Their course led down the valley of the Blyde River, through the loveliest imaginable scenery. Down and down the valley seemed to sink among the convoluted mountains that are so rich in forest, crag and sounding waterfall. After crossing a divide the deserted site of the village of Ohrigstad was passed. Here was the scene of a tragedy. The township had flourished, the land was fertile, the surrounding a hunters’ paradise. All went well for a time; then came fever; within a few weeks all the settlers went down. The majority died; the survivors were rescued and removed to a healthier locality, where they founded the town of Lydenburg. In blue-books published years afterwards, the abandonment of Ohrigstad was erroneously attributed to fear of the Bapedi—natives located in a neighbouring mountain range.
The Reefer was a silent man, who was obsessed by one idea—the finding of gold where none had previously been found. The one and only thing which gave him pleasure was to make a “strike.” But the discovery once declared and made the object of a “rush,” the thing immediately lost its charm. Then he would sell out, usually for far less than the value of his claim, and once more follow the rainbow. This man’s life had literally been spent on the prospecting trail. He had made several rich strikes of gold, not alone in Africa, but in America—North and South. In those days the Klondyke was unknown, but the Reefer had trailed to what he called “the head waters of the Arctic,” and had found rich gold in the Yukon district, from which he was driven back by the pitiless cold. He knew every creek and placer in the alluvial fields of California.

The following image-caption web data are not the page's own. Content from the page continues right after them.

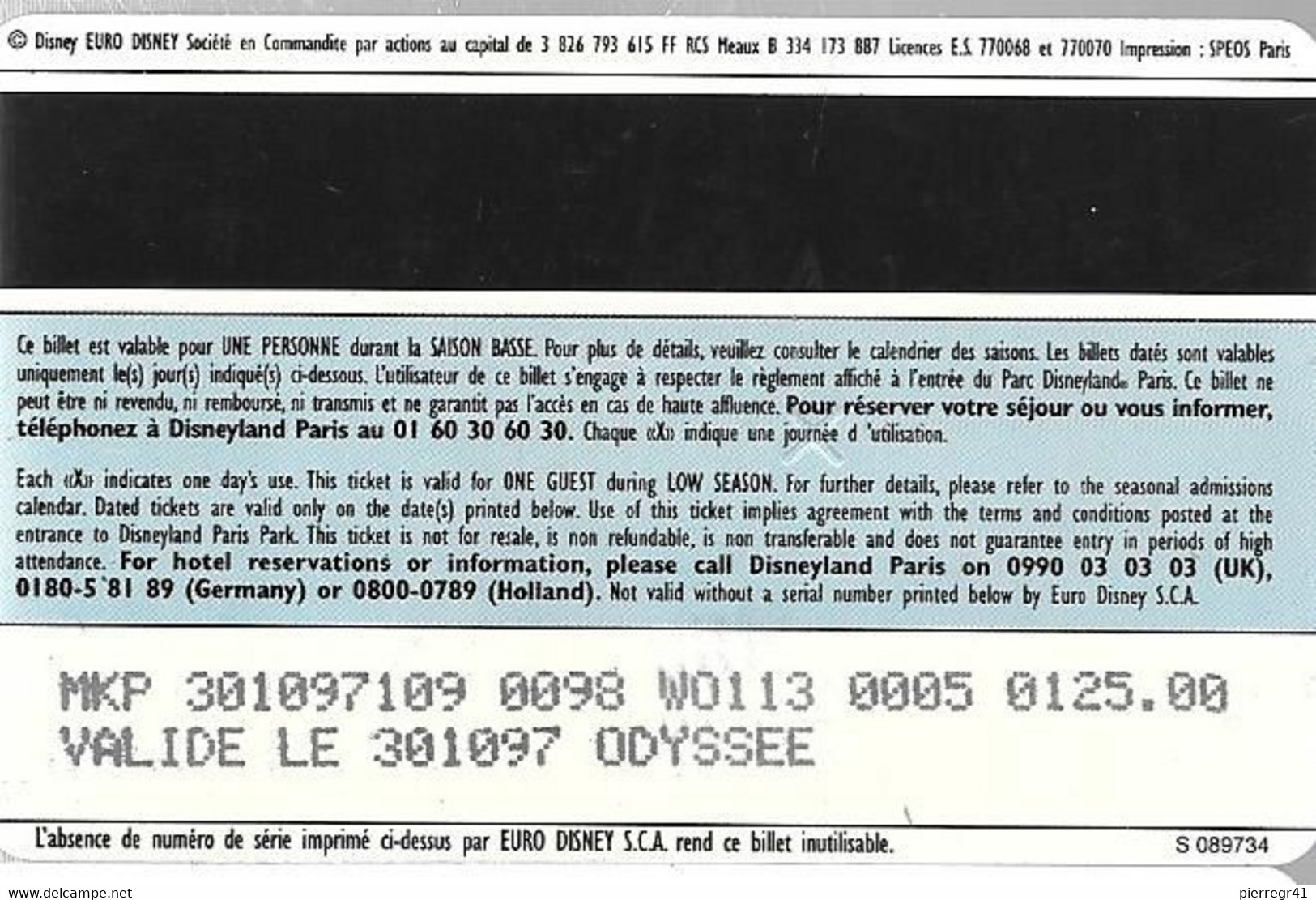 PASS-DISNEYLANDPARIS -1998-PERSONNAGES -ADULTE--V° SPEOS-S 089734-VALIDE 1JOUR ODYSSEE TBE- - Pasaportes Disney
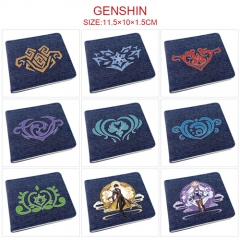 14 Styles Genshin Impact Cartoon Pattern PU Coin Purse Anime Wallet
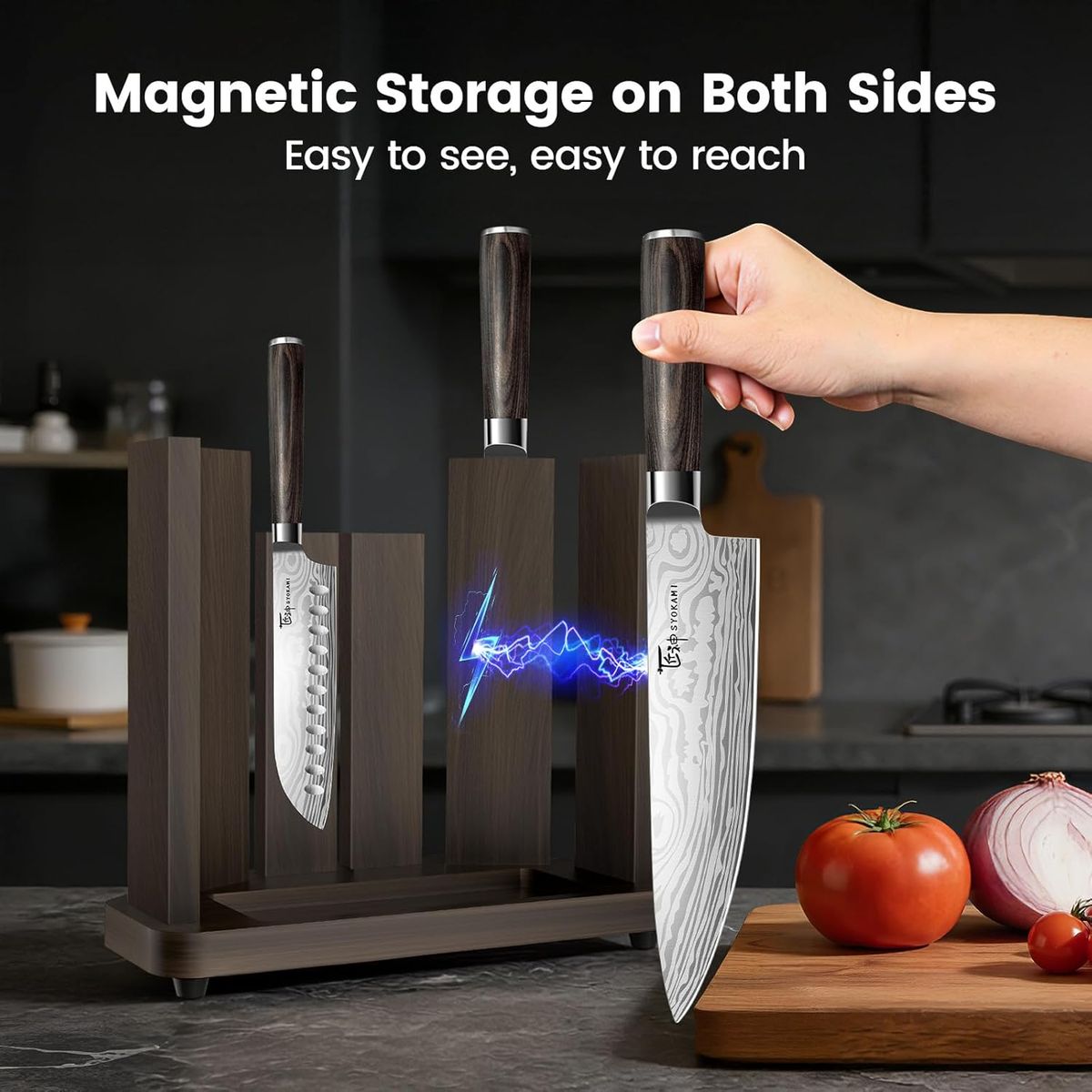 SYOKAMI 15-Piece Knife Set: New 2026 Damascus, Magnetic Block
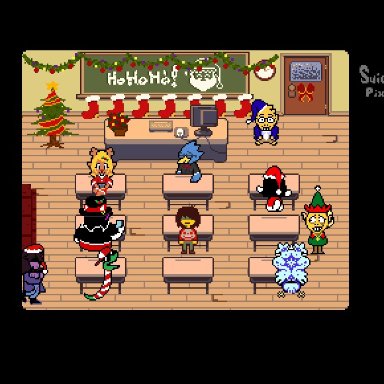 christmas, deltarune, holidays, undertale, undertale (series), alphys, berdly, catti (deltarune), jockington (deltarune), kris (deltarune), monster kid, noelle holiday, susie (deltarune), temmie (undertale), suicidalpixel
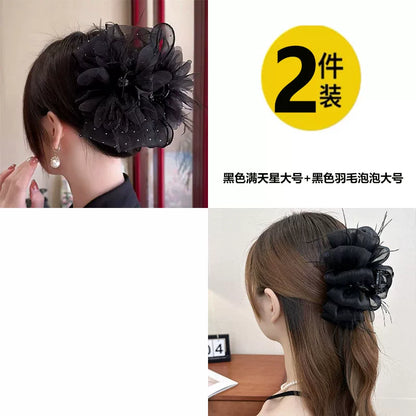 Korean high-end mesh bow claw clip for women, sophisticated and fashionable new back hair updo clip, shark clip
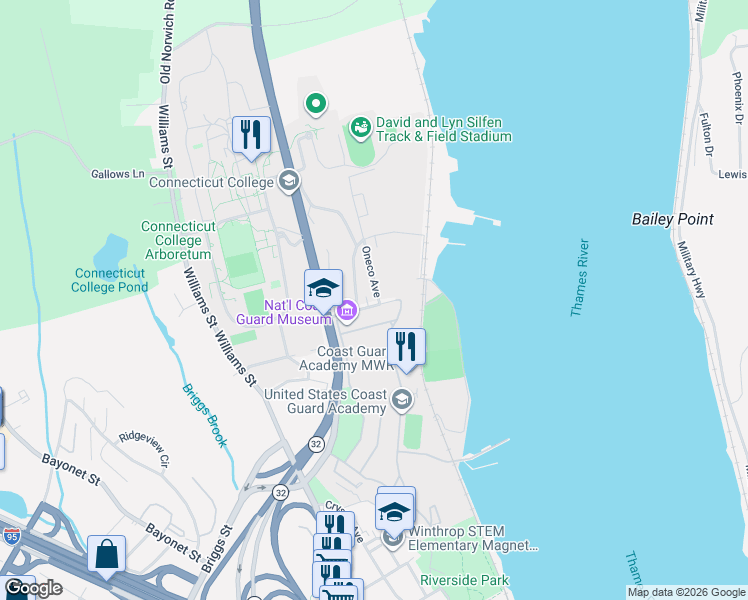 map of restaurants, bars, coffee shops, grocery stores, and more near 44 Deshon Street in New London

The boy was nineteen years of age, but did not look it. He was lithe, small-boned and tall, with fair hair, blue eyes and a face that gained him the good graces of some women. Thrown on the world when quite a child, he had known phases of sin and suffering not usually experienced by the young. It was a strain of idealism and an inherent passionate love of nature that enabled him to save his soul alive. In his ear the voice of the wilderness was ever sounding. Whenever he managed to save enough money to buy sufficient supplies, he would wander away into the vague, unknown country lying east and north of the fields, in search of gold, hunting and adventure. The first he never found.
Down and down still sank the valley towards its junction with the Olifant—studded throughout its enchanting length with dark green patches of virgin forest, strung like emeralds upon the chain of a crystal stream. The summer rains had been heavy, so every ravine cleaving the hills on either side was vocal with impetuous water. The wild creatures gazed at them from the high ledges or crashed unseen through the underwood at their approach. The chanting call of the brown falcons wheeling among the crags sounded like a trumpet bidding them go forward into the unknown, where dwelt fortune and romance.
They camped each night under trees centuries old. How the leaping flames lit up the groined boughs spreading from hoar-ancient trunks, revealing depths of mysterious shadow in the greenery! When the flames died down, how the restful darkness closed in, full of rich suggestion! These nights were so full of rapture that the boy could hardly sleep: it seemed a sin to waste such hours in unconsciousness. Often the dawn would find him watching and praying with that best kind of prayer—the uplifting of the heart to the plane of nature’s most exalted harmonies. Then he would sink into an hour’s dreamless slumber, to be awakened by a shove from the Reefer’s friendly foot, and to find a steaming pannikin of tea ready at the side of his couch.